Never underestimate how a simple solution can solve something, as opposed to something deep
Whereas I am still very involved in the research and academic environment, I also work in the private sector. Unlike academia, life at a tech startup has a refreshing amount of almost zero admin and politics. Thus one can spend more time on thinking about hard problems, as well as the joy of seeing your ideas turned into practice, and then hopefully product. This definitely has an impact on my daily routine as I read papers, think about problems which the product division has, and then try to apply the papers to the problems. This might involve just applying existing techniques, or working out how to adapt/modify the existing solutions to the problems that we as a company have.
Never underestimate how a simple solution can solve something better, when compared to a deeper solution. The simple solution may be looked down upon in the wider research community, but if it solves the problem in a simple way, it can actually have more impact than a deep solution.
Much like in the academic world, the learning never stops. You need to keep on top of the latest ideas, as well as understand the past. Sometimes an idea abandoned 20 or 30 years ago can suddenly have relevance due to a change in technology or application coming from another area. Indeed all of Zama’s cryptography (FHE, MPC and ZKProofs) were once considered totally theoretical, and never to be deployed in the real world. But with improvements to both mathematics and computer hardware these are now all fielded to solve real world problems.
To anyone passionate about cryptography, I would suggest learning both mathematics and computer science. Do not worry about what was historically called “Applied Math” (e.g. calculus, PDEs etc): in the modern world it is discrete math and probability which are the drivers behind the technology we use all the time. Programming is also vital. You can’t really understand something unless you try to implement it. Sometimes you implement something someone has written and you realise the author also did not realise something important. The combination of maths+practical computer science means you can ground the theoretical math ideas into a reality.

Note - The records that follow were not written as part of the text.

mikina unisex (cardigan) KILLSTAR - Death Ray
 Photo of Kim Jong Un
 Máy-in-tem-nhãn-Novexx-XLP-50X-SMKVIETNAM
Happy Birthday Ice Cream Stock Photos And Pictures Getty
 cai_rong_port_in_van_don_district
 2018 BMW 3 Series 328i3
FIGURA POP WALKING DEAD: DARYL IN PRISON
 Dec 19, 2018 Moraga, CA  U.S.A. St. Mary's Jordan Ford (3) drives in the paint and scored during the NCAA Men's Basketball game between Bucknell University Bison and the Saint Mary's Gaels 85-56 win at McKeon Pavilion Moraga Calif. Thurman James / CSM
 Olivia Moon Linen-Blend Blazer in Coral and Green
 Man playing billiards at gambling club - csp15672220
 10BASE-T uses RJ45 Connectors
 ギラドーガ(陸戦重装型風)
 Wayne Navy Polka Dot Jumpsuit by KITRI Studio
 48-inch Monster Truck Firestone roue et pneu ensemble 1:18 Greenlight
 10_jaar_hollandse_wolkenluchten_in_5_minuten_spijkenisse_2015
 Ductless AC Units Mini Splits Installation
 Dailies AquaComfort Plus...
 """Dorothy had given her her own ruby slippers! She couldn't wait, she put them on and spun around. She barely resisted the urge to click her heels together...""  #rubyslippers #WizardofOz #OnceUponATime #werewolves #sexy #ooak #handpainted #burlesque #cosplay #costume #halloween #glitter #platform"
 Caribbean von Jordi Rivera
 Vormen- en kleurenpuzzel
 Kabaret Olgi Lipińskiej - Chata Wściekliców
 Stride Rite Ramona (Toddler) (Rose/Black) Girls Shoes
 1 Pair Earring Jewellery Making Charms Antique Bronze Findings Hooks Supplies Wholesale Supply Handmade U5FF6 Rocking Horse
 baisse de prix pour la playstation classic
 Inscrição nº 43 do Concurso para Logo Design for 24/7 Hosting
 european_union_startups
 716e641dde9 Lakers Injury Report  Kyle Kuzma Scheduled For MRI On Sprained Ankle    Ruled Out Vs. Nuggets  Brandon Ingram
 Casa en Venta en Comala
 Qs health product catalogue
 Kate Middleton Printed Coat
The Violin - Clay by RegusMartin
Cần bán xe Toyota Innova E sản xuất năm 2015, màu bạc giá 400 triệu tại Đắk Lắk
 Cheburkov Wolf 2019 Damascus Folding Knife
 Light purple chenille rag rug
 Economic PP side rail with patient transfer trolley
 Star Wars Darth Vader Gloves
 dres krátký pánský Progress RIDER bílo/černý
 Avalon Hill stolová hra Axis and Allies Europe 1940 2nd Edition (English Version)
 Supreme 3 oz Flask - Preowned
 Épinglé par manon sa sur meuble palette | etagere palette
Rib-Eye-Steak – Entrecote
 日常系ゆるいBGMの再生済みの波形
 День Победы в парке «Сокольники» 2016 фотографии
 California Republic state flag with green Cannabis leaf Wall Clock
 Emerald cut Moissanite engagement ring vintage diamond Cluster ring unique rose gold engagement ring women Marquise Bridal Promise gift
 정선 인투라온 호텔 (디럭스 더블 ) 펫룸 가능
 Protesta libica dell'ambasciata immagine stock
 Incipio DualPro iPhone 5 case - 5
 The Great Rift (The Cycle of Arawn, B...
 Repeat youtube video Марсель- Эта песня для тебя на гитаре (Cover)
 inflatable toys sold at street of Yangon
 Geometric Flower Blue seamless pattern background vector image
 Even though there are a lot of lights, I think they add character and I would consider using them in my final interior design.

In my professional experience, cryptography is now strictly connected to privacy. For me, and for millions of users out there, privacy brings up the thought of pointless cookie forms and other impediments to the user experience on the web. This turns people off of using online services and platforms, and is counterproductive especially when considering how much our lives are going digital. We need privacy to be seamless and by default. We should be clicking on a privacy alert button when we want to do something which might break our privacy, not to confirm we agree to some legal statement we will never read, and which probably says “your data is ours”.